本申请实施方式中,通过紧致框扣取了覆盖目标对象的区域的信息,并作为神经网络的输入得到紧致区域的增强结果,通过宽松框提取了宽松区域的信息并作为神经网络的输入,得到宽松区域的增强结果,随后融合紧致区域的增强结果与宽松区域的增强结果,得到目标对象的增强结果。因此,无需通过常用的ISP调优参数,减少了调参工作量,高效准确地得到目标增强结果。并且,可以通过神经网络来替代常用的ISP处理方式,无需对硬件进行升级,在无需提高成本的情况下,实现了对原始(raw)数据更好的增强,得到增强效果更好的图像。
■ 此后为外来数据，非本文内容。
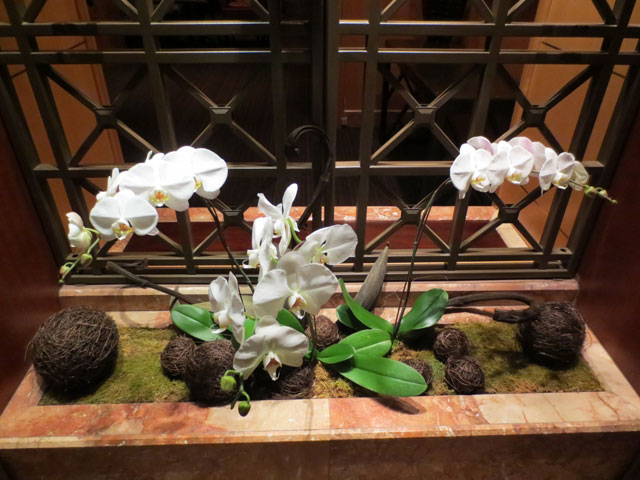 orchids-hotel-intercontinental-toronto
在一种可能的实施方式中,目标网络可以包括第一网络和第二网络;将第一数据和第二数据分别作为目标网络的输入,得到输出图像,可以包括:将第一数据作为第一网络的输入,得到第一增强信息,第一网络用于提取输入的数据中亮度通道的信息;将第二数据 作为第二网络的输入,得到第二增强信息,第二网络用于提取输入的数据的多个通道的信息;融合第一增强信息和第二增强信息,得到输出图像。
因此,本申请实施方式中,目标网络可以包括两部分,分别对紧致框和宽松框对应的信息进行处理,相对于目标网络基于整体raw进行增强,通过不同的子网络分别进行处理可以实现并行处理,且可以降低开销,提高工作效率。
在一种可能的实施方式中,上述方法还可以包括:对第一帧数据进行目标检测,得到第一帧数据中目标对象的位置信息;根据目标对象的位置信息生成紧致框和宽松框。
因此,本申请可以通过目标检测的方式来识别raw数据中的目标对象,从而可以快速准确地找到目标对象的位置,进而准确地确定紧致框和宽松框的位置和尺寸。
在一种可能的实施方式中,上述的获取第一帧数据,可以包括:接收用户输入数据,并根据用户输入数据从原始数据中提取第一帧数据;或者,对原始数据中的每一帧进行目标检测,根据检测结果从原始数据中提取第一帧数据。
因此,本申请实施方式中,可以由用户来选择需要进行目标增强的帧,从而可以针对用户的需求进行目标增强,提高用户体验。或者,也可以通过目标检测,来从raw数据中筛选出需要进行目标增强的帧,从而可以更准确地识别出哪些帧需要进行目标增强,得到更准确清晰的输出图像。
在一种可能的实施方式中,目标网络为结合识别网络以及训练集进行训练得到,识别网络用于获取输入的图像中的语义信息,其中,在对目标网络进行训练的过程中,以识别网络的输出结果作为约束对目标网络进行更新。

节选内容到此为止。